Written instruction: Rewrite the passage of the text below that opens with "By: Cielito F." and closes with "be sustainable.", swapping "Critics" for "Detractors".

Text passage:
By: Cielito F. Habito 12:38 AM June 17th, 2016
http://opinion.inquirer.net/95248/epira-is-working
FIFTEEN YEARS ago,
Congress enacted the Electric Power Industry Reform Act (Republic Act No. 9136,
aka Epira), aimed to achieve reliable and competitively priced electricity—a
goal that has continued to elude us. Critics have called for its review or even
outright repeal due to its supposed ineffectiveness. But other countries that
have yet to move away from subsidized power are already pursuing their own
versions of Epira, on the recognition that their power pricing regimes cannot
be sustainable.
Epira’s intent was
straightforward: Remove monopolies in the power industry through privatization
of the National Power Corp.’s assets, and foster competition in the industry to
make it more cost-effective and efficient. With these, electricity prices
should go down. As of end-2015, only the Malaya Thermal Power Plant in Luzon,
and Power Barge 104 and the Agus and Pulangi hydroelectric plants in Mindanao
remain government-owned. But our electricity prices have stayed high and
consistently among the highest in the region. The law has been blamed for high
prices and price volatility due to the removal of government power subsidies,
the layering on of profits due to the unbundling of the different industry
subsectors, and the introduction of the Wholesale Electricity Spot Market
(WESM). While intended as a venue for market competition to set power prices,
many see the WESM as a venue for alleged collusion among generation companies
(gencos) instead. The generation charge that is the WESM’s object is the main
cost driver and largest portion of the monthly power bills we all pay.

Dataset excerpts:
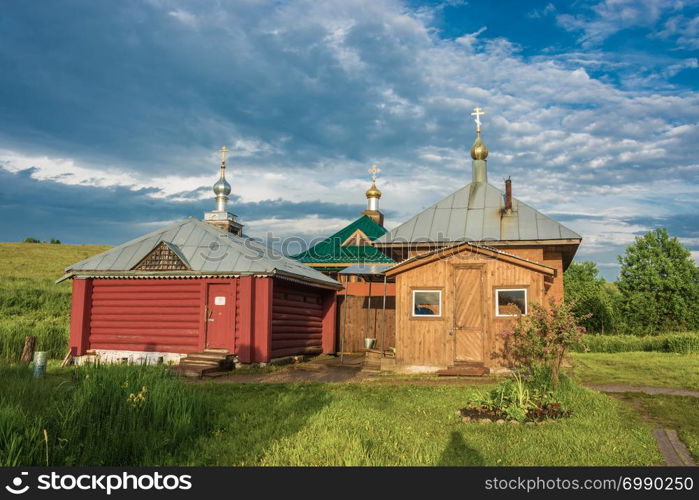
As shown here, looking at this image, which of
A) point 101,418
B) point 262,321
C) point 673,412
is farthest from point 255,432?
point 262,321

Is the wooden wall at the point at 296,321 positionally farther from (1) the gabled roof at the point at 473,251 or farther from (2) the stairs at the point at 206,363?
(1) the gabled roof at the point at 473,251

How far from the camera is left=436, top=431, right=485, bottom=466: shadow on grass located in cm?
621

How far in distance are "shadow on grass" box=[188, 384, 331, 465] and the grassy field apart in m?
0.03

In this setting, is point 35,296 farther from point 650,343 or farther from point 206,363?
point 650,343

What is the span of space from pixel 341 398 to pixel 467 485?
5686 mm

Exercise solution:
By: Cielito F. Habito 12:38 AM June 17th, 2016
http://opinion.inquirer.net/95248/epira-is-working
FIFTEEN YEARS ago,
Congress enacted the Electric Power Industry Reform Act (Republic Act No. 9136,
aka Epira), aimed to achieve reliable and competitively priced electricity—a
goal that has continued to elude us. Detractors have called for its review or even
outright repeal due to its supposed ineffectiveness. But other countries that
have yet to move away from subsidized power are already pursuing their own
versions of Epira, on the recognition that their power pricing regimes cannot
be sustainable.